▶ What you need to do
Copy out every line in the rows below that contains the word "swimming". Case counts.

▶ Data to process
· · · ·

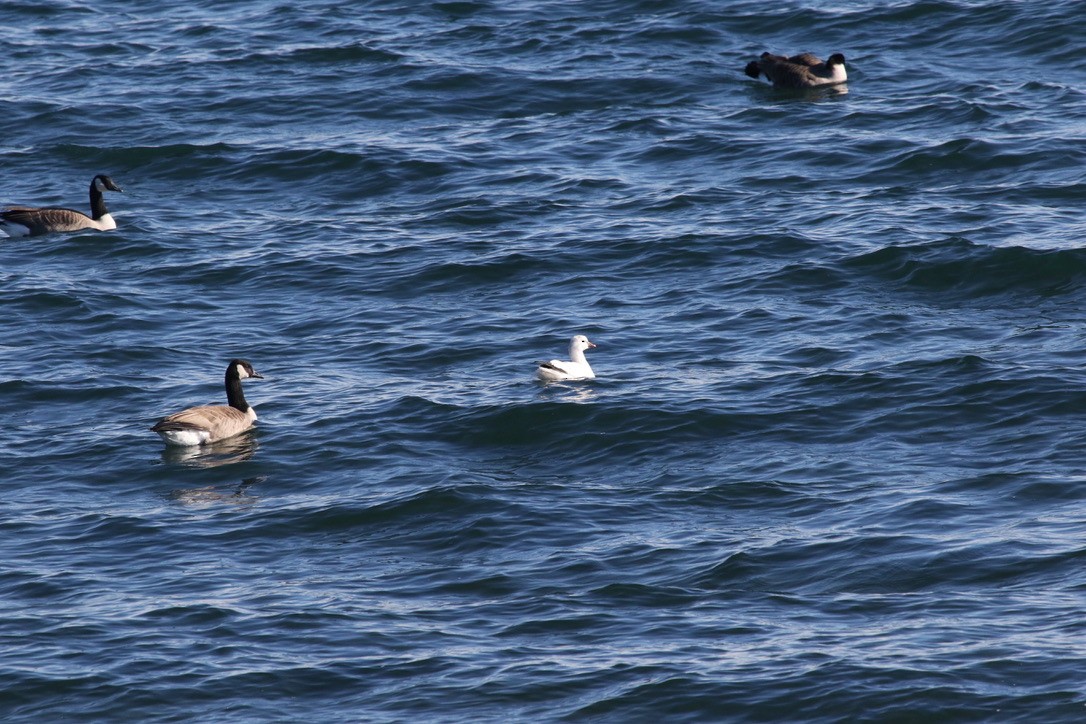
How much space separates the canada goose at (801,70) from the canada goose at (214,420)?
1459 centimetres

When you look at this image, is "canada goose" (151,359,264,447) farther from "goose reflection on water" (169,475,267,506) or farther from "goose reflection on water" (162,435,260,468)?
"goose reflection on water" (169,475,267,506)

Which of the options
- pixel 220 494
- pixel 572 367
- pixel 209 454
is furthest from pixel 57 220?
pixel 572 367

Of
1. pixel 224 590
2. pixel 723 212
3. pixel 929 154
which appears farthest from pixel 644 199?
pixel 224 590

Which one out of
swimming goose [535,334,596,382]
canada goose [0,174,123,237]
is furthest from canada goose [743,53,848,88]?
canada goose [0,174,123,237]

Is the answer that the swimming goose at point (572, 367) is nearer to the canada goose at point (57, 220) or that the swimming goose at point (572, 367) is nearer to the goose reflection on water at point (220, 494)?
the goose reflection on water at point (220, 494)

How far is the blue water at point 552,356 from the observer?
43.7 ft

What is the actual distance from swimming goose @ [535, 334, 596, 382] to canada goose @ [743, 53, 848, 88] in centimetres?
1201

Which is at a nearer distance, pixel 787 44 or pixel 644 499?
Result: pixel 644 499

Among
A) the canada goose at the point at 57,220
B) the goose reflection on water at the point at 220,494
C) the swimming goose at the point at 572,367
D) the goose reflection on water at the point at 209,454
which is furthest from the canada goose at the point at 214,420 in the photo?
the canada goose at the point at 57,220

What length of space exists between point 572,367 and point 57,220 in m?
10.8

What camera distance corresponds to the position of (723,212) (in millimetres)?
25188

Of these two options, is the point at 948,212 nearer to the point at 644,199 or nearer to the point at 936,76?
the point at 644,199

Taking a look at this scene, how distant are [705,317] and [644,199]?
4.67 m

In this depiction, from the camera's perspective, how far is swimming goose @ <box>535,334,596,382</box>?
19344 millimetres
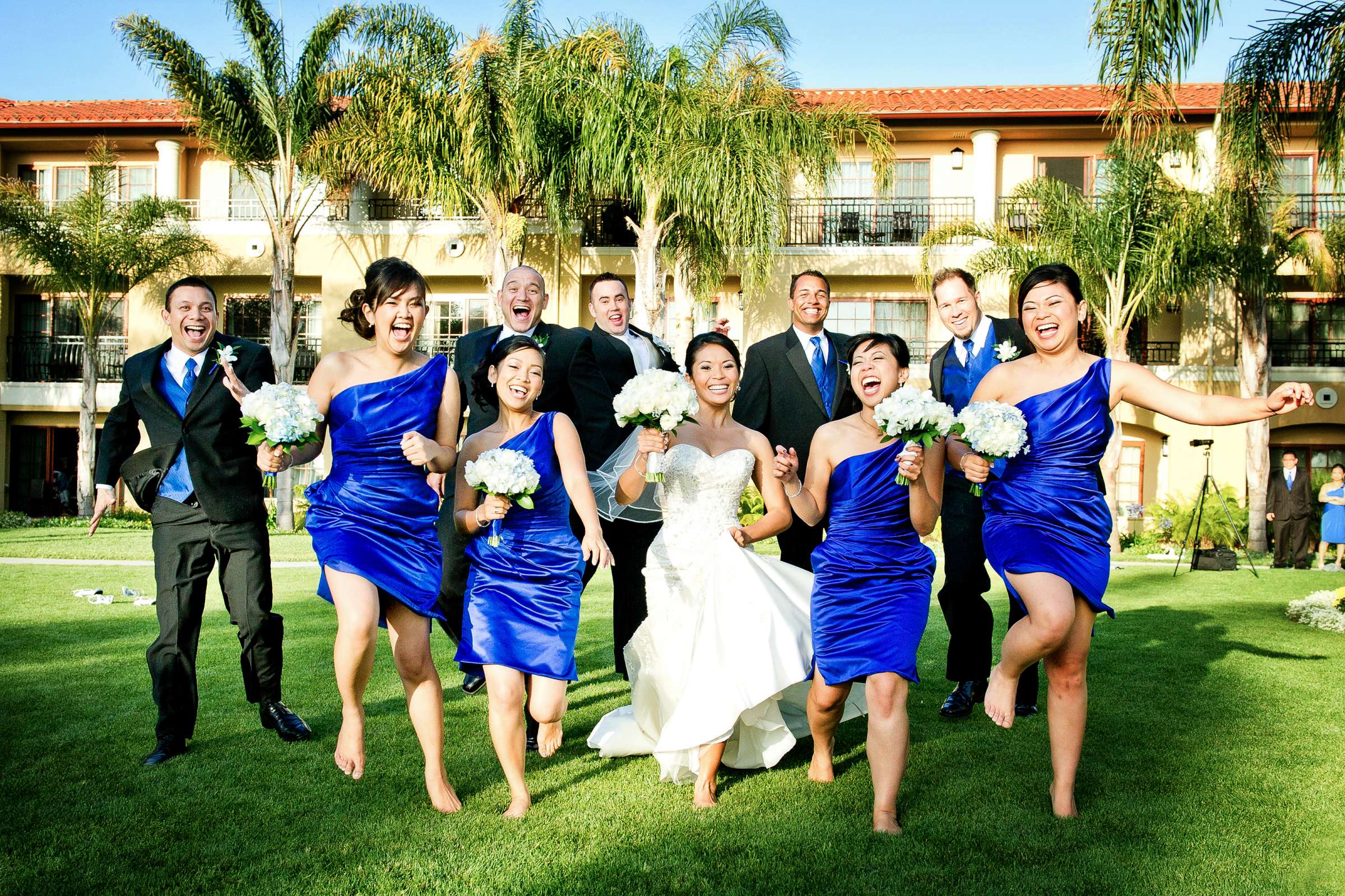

· · · ·

▶ Written response
swimming goose [535,334,596,382]
Is the answer that the swimming goose at point (572, 367) is nearer to the canada goose at point (57, 220) or that the swimming goose at point (572, 367) is nearer to the goose reflection on water at point (220, 494)?
What is the actual distance from swimming goose @ [535, 334, 596, 382] to canada goose @ [743, 53, 848, 88] in centimetres?
C) the swimming goose at the point at 572,367
In this depiction, from the camera's perspective, how far is swimming goose @ <box>535,334,596,382</box>?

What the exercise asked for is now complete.